»»

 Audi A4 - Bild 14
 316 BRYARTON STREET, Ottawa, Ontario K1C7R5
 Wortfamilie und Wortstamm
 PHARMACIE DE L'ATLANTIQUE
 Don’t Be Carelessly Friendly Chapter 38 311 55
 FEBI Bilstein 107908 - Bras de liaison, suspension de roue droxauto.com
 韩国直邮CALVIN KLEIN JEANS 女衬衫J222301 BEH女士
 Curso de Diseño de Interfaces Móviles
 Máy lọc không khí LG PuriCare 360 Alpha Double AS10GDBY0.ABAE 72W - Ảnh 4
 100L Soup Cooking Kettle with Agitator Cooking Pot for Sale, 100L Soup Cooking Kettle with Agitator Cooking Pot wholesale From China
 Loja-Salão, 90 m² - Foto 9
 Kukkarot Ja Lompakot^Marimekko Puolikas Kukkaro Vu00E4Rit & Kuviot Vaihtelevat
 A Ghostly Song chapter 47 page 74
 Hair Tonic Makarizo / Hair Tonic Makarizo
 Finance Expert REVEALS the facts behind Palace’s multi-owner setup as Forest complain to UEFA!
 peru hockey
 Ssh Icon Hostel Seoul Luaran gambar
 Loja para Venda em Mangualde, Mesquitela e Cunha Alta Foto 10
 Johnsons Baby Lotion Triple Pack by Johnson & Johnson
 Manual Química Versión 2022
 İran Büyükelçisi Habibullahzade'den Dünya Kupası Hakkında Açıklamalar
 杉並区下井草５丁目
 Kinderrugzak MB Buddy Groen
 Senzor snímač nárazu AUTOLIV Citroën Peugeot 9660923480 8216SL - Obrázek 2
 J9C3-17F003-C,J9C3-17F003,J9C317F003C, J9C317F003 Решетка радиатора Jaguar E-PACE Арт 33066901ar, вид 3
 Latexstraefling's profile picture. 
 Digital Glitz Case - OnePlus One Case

««

> ACTIVITY: Express every line of the listing above as a JSON list of strings, with one string per line and no entries for blank lines.

> WRITTEN ANSWER:
[
  " Audi A4 - Bild 14",
  " 316 BRYARTON STREET, Ottawa, Ontario K1C7R5",
  " Wortfamilie und Wortstamm",
  " PHARMACIE DE L'ATLANTIQUE",
  " Don’t Be Carelessly Friendly Chapter 38 311 55",
  " FEBI Bilstein 107908 - Bras de liaison, suspension de roue droxauto.com",
  " 韩国直邮CALVIN KLEIN JEANS 女衬衫J222301 BEH女士",
  " Curso de Diseño de Interfaces Móviles",
  " Máy lọc không khí LG PuriCare 360 Alpha Double AS10GDBY0.ABAE 72W - Ảnh 4",
  " 100L Soup Cooking Kettle with Agitator Cooking Pot for Sale, 100L Soup Cooking Kettle with Agitator Cooking Pot wholesale From China",
  " Loja-Salão, 90 m² - Foto 9",
  " Kukkarot Ja Lompakot^Marimekko Puolikas Kukkaro Vu00E4Rit & Kuviot Vaihtelevat",
  " A Ghostly Song chapter 47 page 74",
  " Hair Tonic Makarizo / Hair Tonic Makarizo",
  " Finance Expert REVEALS the facts behind Palace’s multi-owner setup as Forest complain to UEFA!",
  " peru hockey",
  " Ssh Icon Hostel Seoul Luaran gambar",
  " Loja para Venda em Mangualde, Mesquitela e Cunha Alta Foto 10",
  " Johnsons Baby Lotion Triple Pack by Johnson & Johnson",
  " Manual Química Versión 2022",
  " İran Büyükelçisi Habibullahzade'den Dünya Kupası Hakkında Açıklamalar",
  " 杉並区下井草５丁目",
  " Kinderrugzak MB Buddy Groen",
  " Senzor snímač nárazu AUTOLIV Citroën Peugeot 9660923480 8216SL - Obrázek 2",
  " J9C3-17F003-C,J9C3-17F003,J9C317F003C, J9C317F003 Решетка радиатора Jaguar E-PACE Арт 33066901ar, вид 3",
  " Latexstraefling's profile picture. ",
  " Digital Glitz Case - OnePlus One Case"
]